Segundo o sindicato OneBGS, que representa esses trabalhadores, o anúncio público dos novos jogos da série foi feito para coincidir com essa decisão. A entidade afirma que a liderança do estúdio encerrou os contratos meses antes de suas previsões de término, e não ofereceu qualquer rescisão ou tentativa de negociação.
Assim, o anúncio de novos Fallout é considerado pelo sindicato como uma “cortina de fumaça” destinada a encher os sites noticiosas de relatos positivos sobre a Bethesda. “Disseram a eles que eles continuaram empregados até setembro enquanto a companhia negociava rescisões com nosso sindicato”, explicou a OneBGS.
No entanto, no dia 17 de julho, a liderança da desenvolvedora enviou e-mails afirmando que os contratos seriam encerrados no mesmo dia. Ela também decidiu pagar somente o mínimo possível exigido pela lei canadense, cortando imediatamente qualquer cobertura de saúde fornecida aos afetados.
Bethesda quer fazer mais Fallout com menos pessoas
Diante da situação relatada, a OneBGS decidiu entrar com uma ação legal contra a Bethesda e contra a Microsoft, que é dona da desenvolvedora. Ações semelhantes foram tomadas pela Communication Workers of America e a CWA Canadá, outros grupos que representam trabalhadores do estúdio.
Segundo eles, as empresas se aproveitaram do anúncio de novos capítulos de Fallout para quebrar as leis e violar acordos coletivos. As entidades também afirmam que as companhias não respeitaram suas obrigações de discutir os termos de demissões com os representantes de seus empregados, que estão em meio à negociação de um grande contrato.

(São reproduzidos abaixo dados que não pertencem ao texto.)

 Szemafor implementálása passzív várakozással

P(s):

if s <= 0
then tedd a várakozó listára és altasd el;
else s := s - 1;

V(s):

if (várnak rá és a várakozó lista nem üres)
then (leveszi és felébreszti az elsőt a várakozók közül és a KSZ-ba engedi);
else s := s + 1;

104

Relatos vindos de dentro da Bethesda afirmam que as demissões feitas pela Xbox tiveram um grande efeito na moral dos trabalhadores que restaram. Muitos afirmam que continuam incertos sobre a manutenção de seus empregos, e os cortes vão atrasar o lançamento de novos Fallout e The Elder Scrolls graças à perda de uma grande quantidade de conhecimento institucional.
A Zenimax Online, que também perdeu muitos funcionários, já deu sinais claros das consequências imediatas que as demissões trouxeram. Na última quarta-feira (22), o estúdio revelou que vai encerrar a versão para navegadores da Crown Store de The Elder Scrolls Online, pois não tem mais as equipes necessárias para garantir sua manutenção.